● **ACTIVITY LIST**
• a. In one to three sentences, based on the monitoring API reference, explain what the start_time and end_time arguments of get_agent_metrics are for and how they should be written.
• b. Answer these questions from the monitoring API reference:
(i) From which module is MetricsCollector imported?
(ii) What example values for metric_type does get_agent_metrics_by_type give?
(iii) What is ViolationReporter responsible for?
• c. Retype the stretch of the monitoring API reference from "Monitoring API Reference" through "metrics_collector = MetricsCollector()" without any changes.
--- EXTRACT ---
Monitoring API Reference

This document provides a detailed reference for the monitoring APIs in the Safeguards.

MetricsCollector

MetricsCollector is the core class for gathering and storing metrics about agent performance and resource usage.

from safeguards.monitoring.metrics_collector import MetricsCollector

# Create a metrics collector
metrics_collector = MetricsCollector()

Methods

`register_agent`

def register_agent(self, agent_id: str) -> None:
    """
    Register an agent for metrics collection.

    Args:
        agent_id: Unique identifier for the agent
    """

`record_metric`

def record_metric(
    self,
    agent_id: str,
    metric_name: str,
    value: Union[int, float, Decimal],
    unit: Optional[str] = None,
    context: Optional[Dict[str, Any]] = None
) -> None:
    """
    Record a metric value for an agent.

    Args:
        agent_id: Agent identifier
        metric_name: Name of the metric
        value: Numerical value of the metric
        unit: Optional unit of measurement
        context: Optional contextual information
    """

`get_agent_metrics`

def get_agent_metrics(
    self,
    agent_id: str,
    start_time: Optional[str] = None,
    end_time: Optional[str] = None
) -> Dict[str, Any]:
    """
    Get all metrics for an agent within the specified time range.

    Args:
        agent_id: Agent identifier
        start_time: ISO-format start time (e.g., "2023-01-01T00:00:00Z")
        end_time: ISO-format end time (e.g., "2023-01-02T00:00:00Z")

    Returns:
        Dictionary containing the agent's metrics
    """

`get_agent_metrics_by_type`

def get_agent_metrics_by_type(
    self,
    agent_id: str,
    metric_type: str,
    start_time: Optional[str] = None,
    end_time: Optional[str] = None
) -> Dict[str, Any]:
    """
    Get metrics of a specific type for an agent.

    Args:
        agent_id: Agent identifier
        metric_type: Type of metrics to retrieve (e.g., "performance", "budget")
        start_time: ISO-format start time
        end_time: ISO-format end time

    Returns:
        Dictionary containing the requested metrics
    """

`get_pool_metrics`

def get_pool_metrics(
    self,
    pool_id: str,
    start_time: Optional[str] = None,
    end_time: Optional[str] = None
) -> Dict[str, Any]:
    """
    Get metrics for a budget pool.

    Args:
        pool_id: Pool identifier
        start_time: ISO-format start time
        end_time: ISO-format end time

    Returns:
        Dictionary containing the pool's metrics
    """

ViolationReporter

ViolationReporter is responsible for detecting and reporting safety violations.

from safeguards.monitoring.violation_reporter import ViolationReporter
from safeguards.core.notification_manager import NotificationManager

# Create a violation reporter
notification_manager = NotificationManager()
--- INFORMATION PROVIDED ---
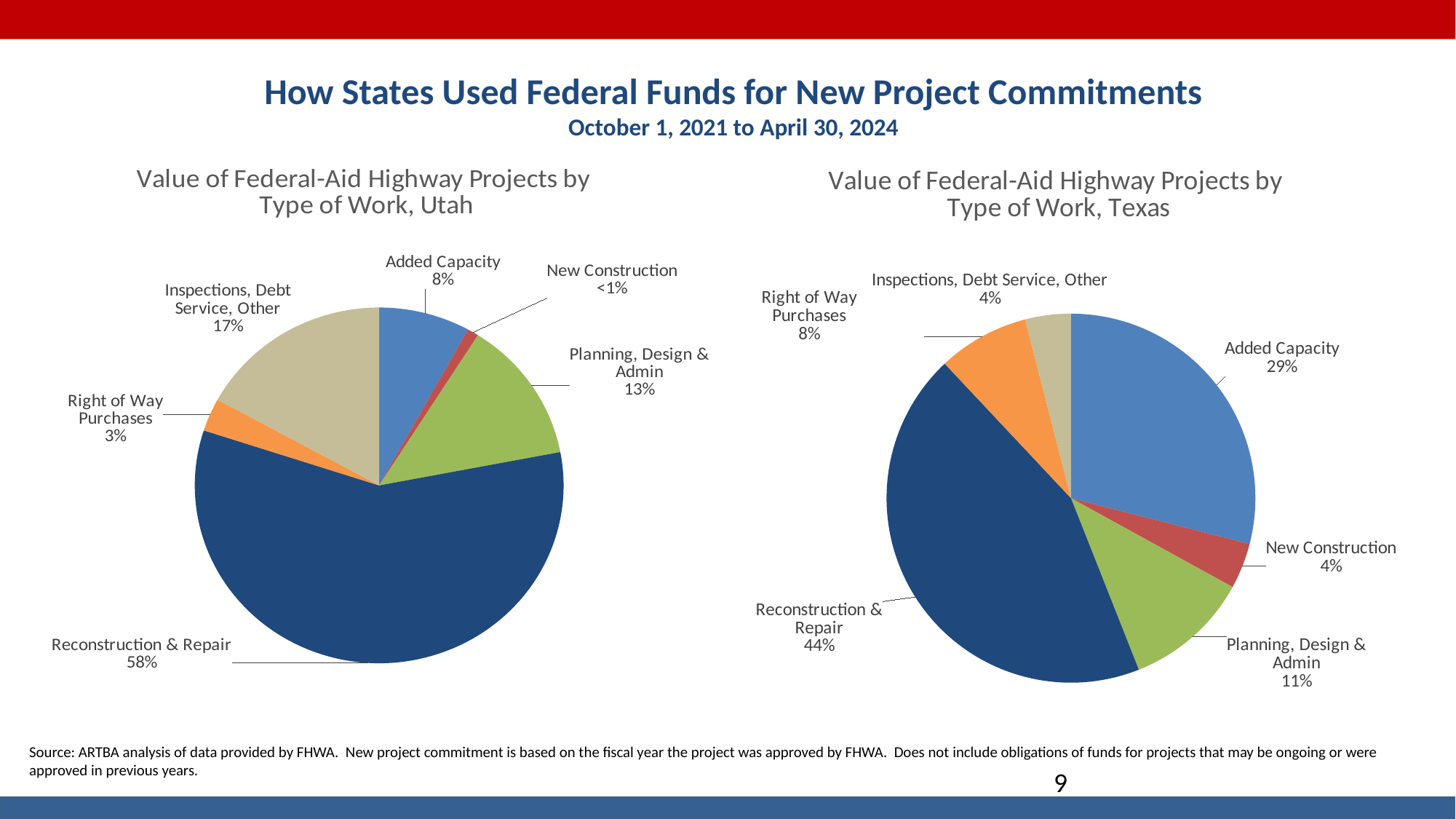
Which chart shows a larger share for Added Capacity, Utah or Texas? Texas What kind of chart is used on this slide to show the value of Federal-Aid Highway Projects by type of work? Pie chart What is the title of the chart on the right side of the slide? Value of Federal-Aid Highway Projects by Type of Work, Texas In the Texas pie chart, what is the difference between the Reconstruction & Repair share and the Added Capacity share? 15% In the Utah pie chart, what is the difference between the Inspections, Debt Service, Other share and the Planning, Design & Admin share? 4% In the Utah pie chart, which type of work has the smallest share? New Construction In the Utah pie chart, which type of work has the largest share? Reconstruction & Repair How many slices does the Utah pie chart have? 6 In the Texas pie chart, what share is Added Capacity? 29% In the Texas pie chart, which type of work has the largest share? Reconstruction & Repair Which is larger in the Texas pie chart: Right of Way Purchases or New Construction? Right of Way Purchases In the Utah pie chart, what share of the value of Federal-Aid Highway Projects is Reconstruction & Repair? 58%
---
● **EXPECTED RESULTS**
• a. They set the time range within which all of the agent's metrics are returned. Both are optional and written as ISO-format times, such as "2023-01-01T00:00:00Z" for the start and "2023-01-02T00:00:00Z" for the end.

• b.
(i) safeguards.monitoring.metrics_collector
(ii) "performance" and "budget"
(iii) Detecting and reporting safety violations

• c.
Monitoring API Reference

This document provides a detailed reference for the monitoring APIs in the Safeguards.

MetricsCollector

MetricsCollector is the core class for gathering and storing metrics about agent performance and resource usage.

from safeguards.monitoring.metrics_collector import MetricsCollector

# Create a metrics collector
metrics_collector = MetricsCollector()